The relationship type is HAS_GENRE
. We'll use SgNode >> relateOneTo:typed:properties:
as shown below.
matrixToSf := matrix relateOneTo: sf typed: 'HAS_GENRE' properties: {'score'-> 6}.
matrixToAction := matrix relateTo: action typed: 'HAS_GENRE' properties: {'score'-> 7}. "do it"
I also added a property called 'score' as a measure of how strong the tendency of the genres to be classified is.
Relations can also be created with SgNode >> relateTo:typed:properties:
, but this will create a new relation each time it is executed again. There is no point in having duplicate associations from the Matrix to the same SF node, so relateOneTo:
is suitable this time. As with the merge operation of the node, if there is already the same kind of relationship, it will be returned.
For confirmation, let's extract the nodes properties from the generated relationship.

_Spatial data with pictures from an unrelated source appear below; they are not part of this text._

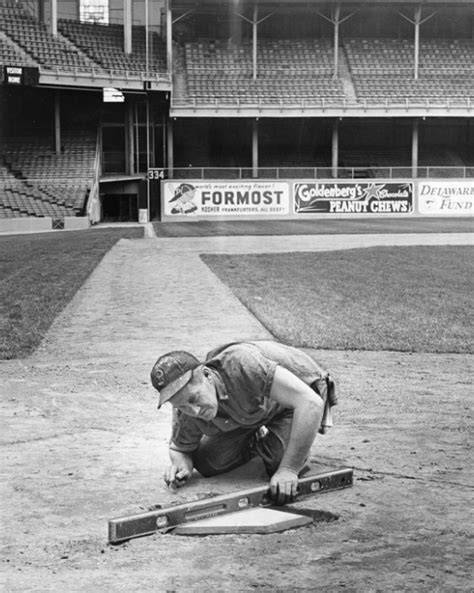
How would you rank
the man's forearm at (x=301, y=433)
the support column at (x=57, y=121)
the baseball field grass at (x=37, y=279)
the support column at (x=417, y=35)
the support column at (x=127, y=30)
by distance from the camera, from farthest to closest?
1. the support column at (x=417, y=35)
2. the support column at (x=127, y=30)
3. the support column at (x=57, y=121)
4. the baseball field grass at (x=37, y=279)
5. the man's forearm at (x=301, y=433)

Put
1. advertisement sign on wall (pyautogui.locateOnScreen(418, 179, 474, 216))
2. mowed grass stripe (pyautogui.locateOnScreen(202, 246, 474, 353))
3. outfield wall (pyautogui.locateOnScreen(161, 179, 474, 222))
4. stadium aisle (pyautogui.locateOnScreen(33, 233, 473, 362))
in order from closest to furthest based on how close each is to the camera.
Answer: stadium aisle (pyautogui.locateOnScreen(33, 233, 473, 362))
mowed grass stripe (pyautogui.locateOnScreen(202, 246, 474, 353))
outfield wall (pyautogui.locateOnScreen(161, 179, 474, 222))
advertisement sign on wall (pyautogui.locateOnScreen(418, 179, 474, 216))

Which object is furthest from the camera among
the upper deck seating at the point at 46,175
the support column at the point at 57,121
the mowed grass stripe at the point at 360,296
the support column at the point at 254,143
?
the support column at the point at 254,143

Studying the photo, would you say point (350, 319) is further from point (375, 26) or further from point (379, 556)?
point (375, 26)

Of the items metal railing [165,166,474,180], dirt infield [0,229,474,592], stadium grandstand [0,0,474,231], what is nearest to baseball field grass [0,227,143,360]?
dirt infield [0,229,474,592]

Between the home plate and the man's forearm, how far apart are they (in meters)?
0.45

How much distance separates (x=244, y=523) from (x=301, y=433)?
75 centimetres

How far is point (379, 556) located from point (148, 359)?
6562 millimetres

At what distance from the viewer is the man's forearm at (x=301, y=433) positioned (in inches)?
223

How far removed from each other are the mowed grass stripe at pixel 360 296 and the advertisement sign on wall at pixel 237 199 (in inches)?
909

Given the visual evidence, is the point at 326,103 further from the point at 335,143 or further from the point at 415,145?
the point at 415,145

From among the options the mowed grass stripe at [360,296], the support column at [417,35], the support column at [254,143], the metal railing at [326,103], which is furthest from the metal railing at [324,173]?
the mowed grass stripe at [360,296]

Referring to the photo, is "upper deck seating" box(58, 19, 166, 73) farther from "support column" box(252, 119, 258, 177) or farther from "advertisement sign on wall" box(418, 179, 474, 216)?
"advertisement sign on wall" box(418, 179, 474, 216)

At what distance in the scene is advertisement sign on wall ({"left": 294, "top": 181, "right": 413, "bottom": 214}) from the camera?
4888cm

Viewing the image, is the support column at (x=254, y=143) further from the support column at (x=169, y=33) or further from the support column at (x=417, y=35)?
the support column at (x=417, y=35)
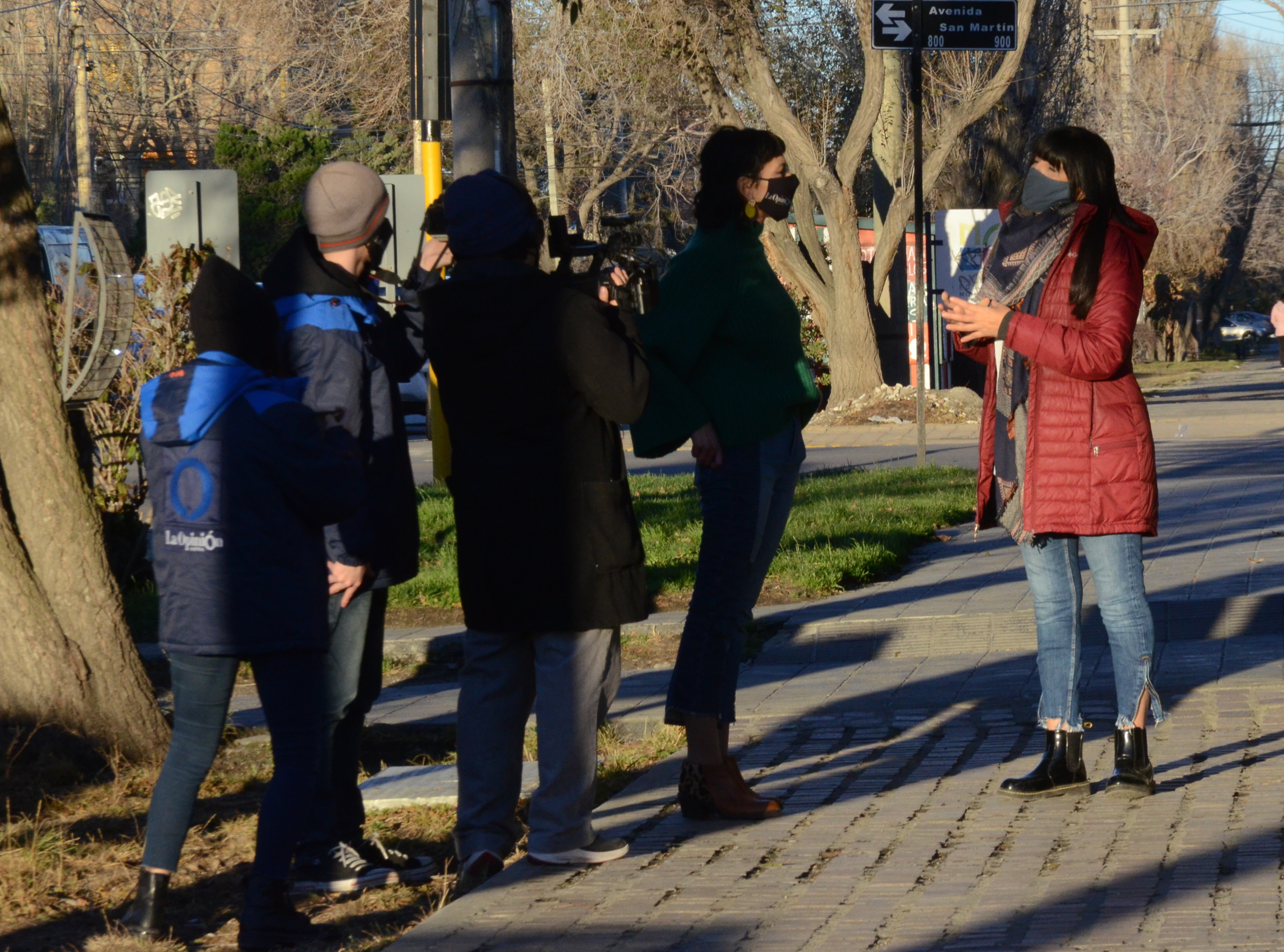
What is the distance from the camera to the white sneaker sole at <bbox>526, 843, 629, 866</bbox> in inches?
169

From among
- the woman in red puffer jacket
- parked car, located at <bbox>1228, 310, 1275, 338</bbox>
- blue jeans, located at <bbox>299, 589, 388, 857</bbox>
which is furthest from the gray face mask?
parked car, located at <bbox>1228, 310, 1275, 338</bbox>

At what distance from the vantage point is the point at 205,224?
9.92 m

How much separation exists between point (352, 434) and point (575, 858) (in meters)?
1.23

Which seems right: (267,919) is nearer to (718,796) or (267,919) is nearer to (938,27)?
(718,796)

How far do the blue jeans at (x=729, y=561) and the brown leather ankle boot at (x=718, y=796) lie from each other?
5.6 inches

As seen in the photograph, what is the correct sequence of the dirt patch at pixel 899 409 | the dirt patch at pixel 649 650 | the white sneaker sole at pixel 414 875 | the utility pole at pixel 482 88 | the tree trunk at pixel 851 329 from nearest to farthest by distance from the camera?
the white sneaker sole at pixel 414 875, the utility pole at pixel 482 88, the dirt patch at pixel 649 650, the dirt patch at pixel 899 409, the tree trunk at pixel 851 329

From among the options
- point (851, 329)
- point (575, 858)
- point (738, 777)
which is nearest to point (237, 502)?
point (575, 858)

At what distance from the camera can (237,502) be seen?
3785 millimetres

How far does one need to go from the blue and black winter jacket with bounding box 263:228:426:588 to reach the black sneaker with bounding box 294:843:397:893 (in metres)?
0.76

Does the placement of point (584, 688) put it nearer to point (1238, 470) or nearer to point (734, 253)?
point (734, 253)

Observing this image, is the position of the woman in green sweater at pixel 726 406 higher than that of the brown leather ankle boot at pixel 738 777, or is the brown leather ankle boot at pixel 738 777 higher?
the woman in green sweater at pixel 726 406

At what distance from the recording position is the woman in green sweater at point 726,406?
459 cm

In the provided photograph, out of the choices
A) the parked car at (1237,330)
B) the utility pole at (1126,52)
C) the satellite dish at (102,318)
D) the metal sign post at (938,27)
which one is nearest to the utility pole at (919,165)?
the metal sign post at (938,27)

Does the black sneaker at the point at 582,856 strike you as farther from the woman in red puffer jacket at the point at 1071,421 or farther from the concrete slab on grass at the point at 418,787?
the woman in red puffer jacket at the point at 1071,421
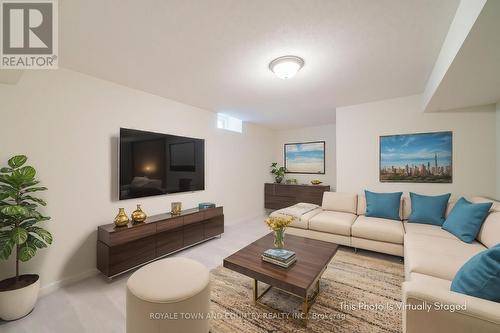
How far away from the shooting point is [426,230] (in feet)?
8.14

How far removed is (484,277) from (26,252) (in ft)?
10.6

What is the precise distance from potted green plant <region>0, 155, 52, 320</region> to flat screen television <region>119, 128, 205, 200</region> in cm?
88

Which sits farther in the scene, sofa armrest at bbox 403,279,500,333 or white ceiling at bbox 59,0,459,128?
white ceiling at bbox 59,0,459,128

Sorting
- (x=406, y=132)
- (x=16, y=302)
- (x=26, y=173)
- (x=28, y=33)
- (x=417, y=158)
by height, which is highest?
(x=28, y=33)

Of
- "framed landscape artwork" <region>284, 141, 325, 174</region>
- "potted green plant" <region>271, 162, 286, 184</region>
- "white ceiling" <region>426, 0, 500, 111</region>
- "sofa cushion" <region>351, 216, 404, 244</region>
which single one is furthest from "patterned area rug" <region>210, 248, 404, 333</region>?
"potted green plant" <region>271, 162, 286, 184</region>

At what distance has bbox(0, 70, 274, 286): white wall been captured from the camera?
2.01 meters

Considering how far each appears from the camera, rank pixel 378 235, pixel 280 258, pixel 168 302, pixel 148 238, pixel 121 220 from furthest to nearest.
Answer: pixel 378 235 < pixel 148 238 < pixel 121 220 < pixel 280 258 < pixel 168 302

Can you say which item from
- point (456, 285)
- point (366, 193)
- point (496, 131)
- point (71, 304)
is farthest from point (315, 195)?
point (71, 304)

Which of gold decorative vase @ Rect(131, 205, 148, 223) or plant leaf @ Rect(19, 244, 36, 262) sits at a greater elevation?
gold decorative vase @ Rect(131, 205, 148, 223)

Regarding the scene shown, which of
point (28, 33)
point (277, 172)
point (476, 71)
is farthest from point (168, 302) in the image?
point (277, 172)

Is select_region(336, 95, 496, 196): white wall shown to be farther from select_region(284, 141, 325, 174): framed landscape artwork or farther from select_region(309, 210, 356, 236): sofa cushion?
select_region(284, 141, 325, 174): framed landscape artwork

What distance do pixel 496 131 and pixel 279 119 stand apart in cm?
341

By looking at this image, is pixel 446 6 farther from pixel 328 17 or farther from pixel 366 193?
pixel 366 193

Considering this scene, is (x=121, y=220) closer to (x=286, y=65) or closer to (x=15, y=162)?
(x=15, y=162)
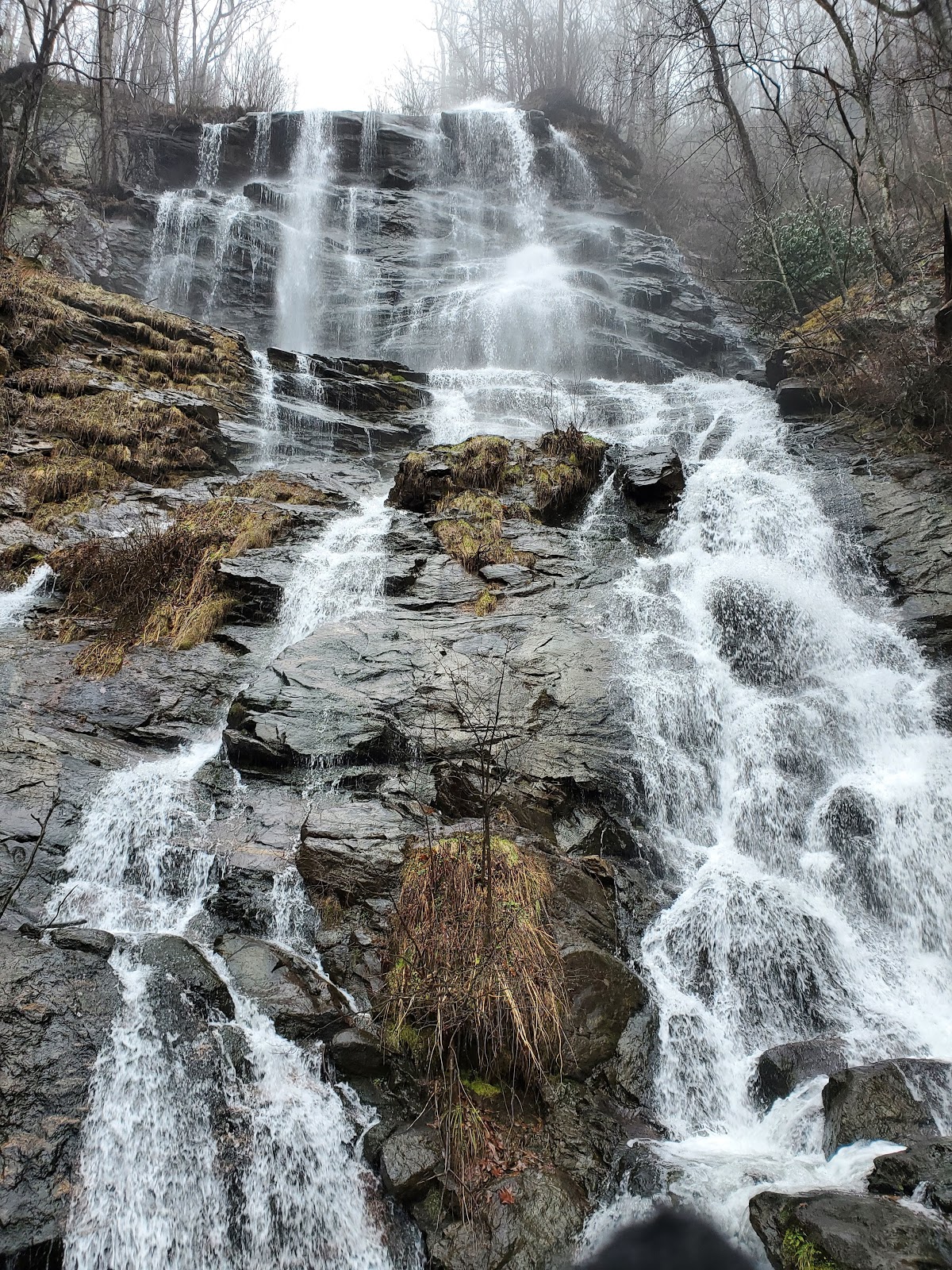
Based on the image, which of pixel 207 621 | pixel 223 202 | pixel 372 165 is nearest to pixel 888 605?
pixel 207 621

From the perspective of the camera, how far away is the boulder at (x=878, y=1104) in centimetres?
359

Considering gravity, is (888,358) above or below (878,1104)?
above

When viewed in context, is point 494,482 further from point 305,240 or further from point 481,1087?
point 305,240

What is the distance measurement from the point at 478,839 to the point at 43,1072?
2.48 metres

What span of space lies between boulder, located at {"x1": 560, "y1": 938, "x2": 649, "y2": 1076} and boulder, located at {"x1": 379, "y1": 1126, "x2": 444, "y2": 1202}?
34.2 inches

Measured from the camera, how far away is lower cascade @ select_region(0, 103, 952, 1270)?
134 inches

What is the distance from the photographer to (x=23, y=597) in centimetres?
771

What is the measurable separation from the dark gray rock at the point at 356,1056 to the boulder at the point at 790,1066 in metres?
2.17

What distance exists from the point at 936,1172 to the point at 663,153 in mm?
30099

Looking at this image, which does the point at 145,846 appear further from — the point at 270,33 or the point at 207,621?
the point at 270,33

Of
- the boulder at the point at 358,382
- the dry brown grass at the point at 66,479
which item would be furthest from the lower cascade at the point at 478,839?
the boulder at the point at 358,382

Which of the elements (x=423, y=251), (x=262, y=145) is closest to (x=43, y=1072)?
(x=423, y=251)

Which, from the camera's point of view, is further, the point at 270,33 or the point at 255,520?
the point at 270,33

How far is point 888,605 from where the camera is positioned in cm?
753
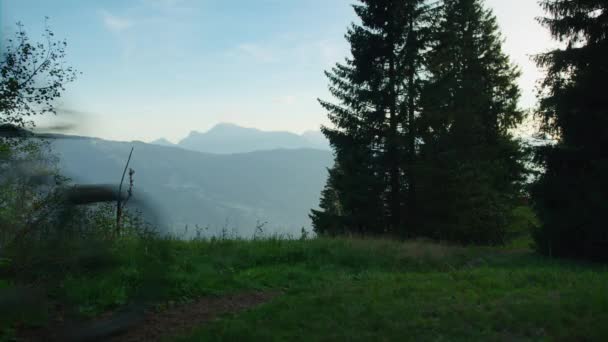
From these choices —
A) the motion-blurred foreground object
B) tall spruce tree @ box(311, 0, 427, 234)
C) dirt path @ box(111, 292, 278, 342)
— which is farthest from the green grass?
tall spruce tree @ box(311, 0, 427, 234)

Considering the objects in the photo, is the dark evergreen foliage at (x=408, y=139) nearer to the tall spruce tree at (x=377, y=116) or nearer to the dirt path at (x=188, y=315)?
the tall spruce tree at (x=377, y=116)

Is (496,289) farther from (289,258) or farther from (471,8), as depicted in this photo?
(471,8)

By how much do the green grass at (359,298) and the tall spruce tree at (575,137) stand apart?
498 centimetres

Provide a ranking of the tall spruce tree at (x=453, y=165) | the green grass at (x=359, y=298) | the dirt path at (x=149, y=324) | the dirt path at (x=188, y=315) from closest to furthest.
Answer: the dirt path at (x=149, y=324) < the green grass at (x=359, y=298) < the dirt path at (x=188, y=315) < the tall spruce tree at (x=453, y=165)

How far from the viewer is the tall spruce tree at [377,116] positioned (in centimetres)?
2202

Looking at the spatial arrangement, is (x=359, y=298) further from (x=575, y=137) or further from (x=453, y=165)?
(x=453, y=165)

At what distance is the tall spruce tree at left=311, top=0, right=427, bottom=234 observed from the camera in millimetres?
22016

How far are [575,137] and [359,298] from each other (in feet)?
34.2

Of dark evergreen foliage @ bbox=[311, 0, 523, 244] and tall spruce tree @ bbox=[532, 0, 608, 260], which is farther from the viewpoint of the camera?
dark evergreen foliage @ bbox=[311, 0, 523, 244]

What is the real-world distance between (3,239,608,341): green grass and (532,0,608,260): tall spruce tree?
4977 millimetres

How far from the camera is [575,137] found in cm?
1287

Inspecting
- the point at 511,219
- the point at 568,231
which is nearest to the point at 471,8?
the point at 511,219

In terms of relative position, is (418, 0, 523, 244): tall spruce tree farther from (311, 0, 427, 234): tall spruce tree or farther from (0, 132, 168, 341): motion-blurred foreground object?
(0, 132, 168, 341): motion-blurred foreground object

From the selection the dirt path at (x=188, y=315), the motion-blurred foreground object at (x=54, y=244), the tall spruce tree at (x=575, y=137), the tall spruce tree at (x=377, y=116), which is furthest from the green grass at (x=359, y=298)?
the tall spruce tree at (x=377, y=116)
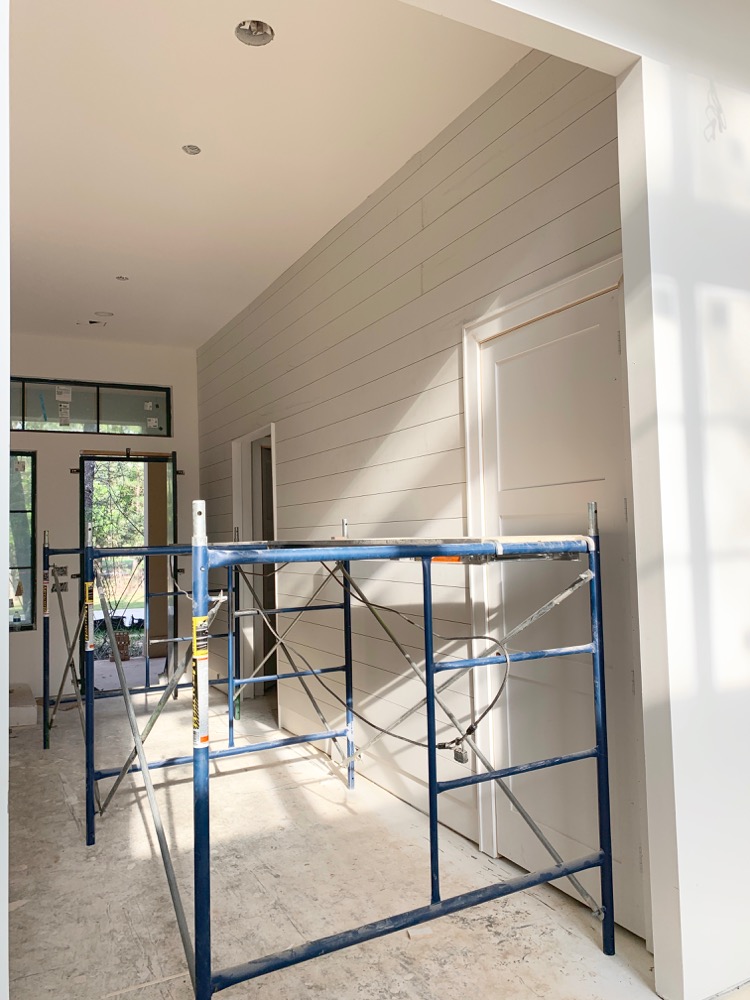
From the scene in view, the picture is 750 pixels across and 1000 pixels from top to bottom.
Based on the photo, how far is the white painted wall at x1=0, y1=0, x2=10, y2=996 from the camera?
1.20 metres

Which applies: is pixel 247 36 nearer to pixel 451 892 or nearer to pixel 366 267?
pixel 366 267

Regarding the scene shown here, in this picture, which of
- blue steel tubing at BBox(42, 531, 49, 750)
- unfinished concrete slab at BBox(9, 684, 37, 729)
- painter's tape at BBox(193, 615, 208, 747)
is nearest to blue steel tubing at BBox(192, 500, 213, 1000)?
painter's tape at BBox(193, 615, 208, 747)

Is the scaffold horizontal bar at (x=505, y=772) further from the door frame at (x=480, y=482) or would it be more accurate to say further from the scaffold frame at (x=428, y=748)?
the door frame at (x=480, y=482)

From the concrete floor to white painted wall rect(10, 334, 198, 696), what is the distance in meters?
2.40

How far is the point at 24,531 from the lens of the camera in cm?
624

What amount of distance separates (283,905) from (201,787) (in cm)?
123

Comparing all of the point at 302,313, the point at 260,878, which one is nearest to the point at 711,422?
the point at 260,878

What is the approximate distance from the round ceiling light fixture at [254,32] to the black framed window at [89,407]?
14.7 feet

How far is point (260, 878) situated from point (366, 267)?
9.62 feet

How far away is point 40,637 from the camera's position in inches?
243

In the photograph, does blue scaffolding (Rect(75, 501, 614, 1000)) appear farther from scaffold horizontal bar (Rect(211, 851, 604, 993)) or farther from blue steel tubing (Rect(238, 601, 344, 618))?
blue steel tubing (Rect(238, 601, 344, 618))

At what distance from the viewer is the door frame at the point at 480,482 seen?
9.00 feet

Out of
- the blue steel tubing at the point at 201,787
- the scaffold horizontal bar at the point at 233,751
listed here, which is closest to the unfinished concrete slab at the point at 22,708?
the scaffold horizontal bar at the point at 233,751

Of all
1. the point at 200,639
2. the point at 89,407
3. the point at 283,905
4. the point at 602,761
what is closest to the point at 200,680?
the point at 200,639
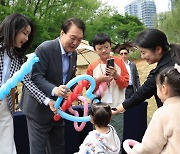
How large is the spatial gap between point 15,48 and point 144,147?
1320mm

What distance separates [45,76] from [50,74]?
5cm

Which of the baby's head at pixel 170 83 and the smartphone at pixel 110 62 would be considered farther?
the smartphone at pixel 110 62

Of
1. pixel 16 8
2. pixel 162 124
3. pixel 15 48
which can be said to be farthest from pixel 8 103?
pixel 16 8

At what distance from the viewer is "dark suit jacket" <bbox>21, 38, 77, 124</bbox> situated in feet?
9.29

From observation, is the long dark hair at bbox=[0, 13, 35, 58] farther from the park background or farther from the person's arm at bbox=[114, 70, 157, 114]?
the park background

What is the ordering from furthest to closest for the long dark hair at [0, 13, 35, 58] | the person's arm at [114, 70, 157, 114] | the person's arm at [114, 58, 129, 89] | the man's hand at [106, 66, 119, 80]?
the person's arm at [114, 58, 129, 89] < the man's hand at [106, 66, 119, 80] < the person's arm at [114, 70, 157, 114] < the long dark hair at [0, 13, 35, 58]

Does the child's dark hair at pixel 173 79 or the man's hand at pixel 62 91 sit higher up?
the child's dark hair at pixel 173 79

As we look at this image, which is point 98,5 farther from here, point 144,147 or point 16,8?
point 144,147

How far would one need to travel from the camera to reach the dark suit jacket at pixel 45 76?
2.83 m

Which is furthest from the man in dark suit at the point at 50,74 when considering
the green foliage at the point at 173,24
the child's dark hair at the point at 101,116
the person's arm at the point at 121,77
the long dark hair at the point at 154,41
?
the green foliage at the point at 173,24

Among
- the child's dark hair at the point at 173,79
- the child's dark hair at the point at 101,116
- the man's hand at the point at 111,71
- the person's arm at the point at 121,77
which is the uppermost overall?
the child's dark hair at the point at 173,79

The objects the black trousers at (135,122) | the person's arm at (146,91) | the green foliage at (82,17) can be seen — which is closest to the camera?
the person's arm at (146,91)

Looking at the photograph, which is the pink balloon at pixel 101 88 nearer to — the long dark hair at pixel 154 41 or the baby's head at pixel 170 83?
the long dark hair at pixel 154 41

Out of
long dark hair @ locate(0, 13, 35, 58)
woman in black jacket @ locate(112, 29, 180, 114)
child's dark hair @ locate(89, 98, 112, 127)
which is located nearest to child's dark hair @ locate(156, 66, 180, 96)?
woman in black jacket @ locate(112, 29, 180, 114)
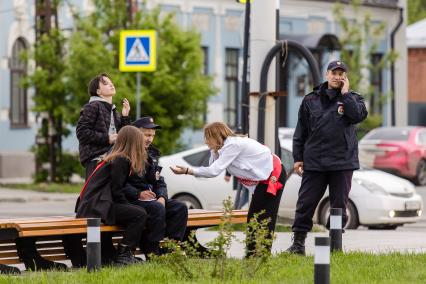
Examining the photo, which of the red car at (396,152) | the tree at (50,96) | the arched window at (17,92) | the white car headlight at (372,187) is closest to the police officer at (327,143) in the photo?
the white car headlight at (372,187)

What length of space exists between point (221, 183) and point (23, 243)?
8923 mm

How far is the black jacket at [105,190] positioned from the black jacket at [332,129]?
168cm

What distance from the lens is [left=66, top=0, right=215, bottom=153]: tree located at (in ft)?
99.0

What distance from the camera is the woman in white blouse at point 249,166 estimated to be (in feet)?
40.0

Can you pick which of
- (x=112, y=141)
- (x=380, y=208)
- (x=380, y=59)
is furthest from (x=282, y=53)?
(x=380, y=59)

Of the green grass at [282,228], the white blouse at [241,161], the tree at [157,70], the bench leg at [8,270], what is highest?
the tree at [157,70]

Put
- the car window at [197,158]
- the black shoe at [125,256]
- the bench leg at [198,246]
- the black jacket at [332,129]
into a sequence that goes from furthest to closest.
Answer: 1. the car window at [197,158]
2. the black jacket at [332,129]
3. the black shoe at [125,256]
4. the bench leg at [198,246]

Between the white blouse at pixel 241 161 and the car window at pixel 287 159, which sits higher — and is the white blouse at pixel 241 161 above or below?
above

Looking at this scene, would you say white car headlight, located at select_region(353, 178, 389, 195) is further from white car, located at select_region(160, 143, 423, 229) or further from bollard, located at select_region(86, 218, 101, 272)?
A: bollard, located at select_region(86, 218, 101, 272)

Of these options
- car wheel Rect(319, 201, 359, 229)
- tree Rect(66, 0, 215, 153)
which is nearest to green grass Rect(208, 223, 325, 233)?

{matrixToSf startNode @ 'title'. matrixToSf endNode @ 'name'}. "print it"
As you expect, 'The Matrix' is related to 'SF'.
Let's list the relationships outgoing from Matrix. They were empty earlier.
matrix outRelationships. "print it"
Now you can confirm the two relationships.
Running Raw Cypher Queries
Behind the scenes of SCypherGraph, the graph manipulation language Cypher is dynamically generated and sent to Neo4j. The nice thing about SCypherGraph is that you can read and update graph data by simply sending messages to objects without knowing Cypher.
However, in reality, there are some situations where you want to be aware of Cypher from the perspective of performance tuning. Even if you end up writing a slightly long and complicated Cypher, getting only the elements you need at one time will reduce the number of queries executed, which will be advantageous in terms of performance.
Therefore, SCypherGraph also allows you to pass raw Cypher queries to Neo4j for optimized execution.
Let's try it with a simple Cypher first.
db runCypher: 'UNWIND range(1, 10) AS n RETURN n*n'. "inspect it"
UNWIND
generates a list of numbers from range
, and the squared results are returned as RETURN
.
This will open a SbCypherResult
inspector. You can see the actual values by writing self fieldValues
in the bottom pane and "print it".
SCypherGraph also supports executing Cypher with parameters. The parts named $from
and $to
in the following query are the parameters. The argument values are given by arguments:
.
db runCypher: 'UNWIND range($from, $to) AS n RETURN n*n'
arguments: {'from'->2. 'to'->5}. "inspect it"
Dynamically Generating Cypher with SCypher
What if you need a more complex Cypher? SCypherGraph internally uses a library called SCypher, which can generate flexible Cypher queries dynamically by sending fluent messages.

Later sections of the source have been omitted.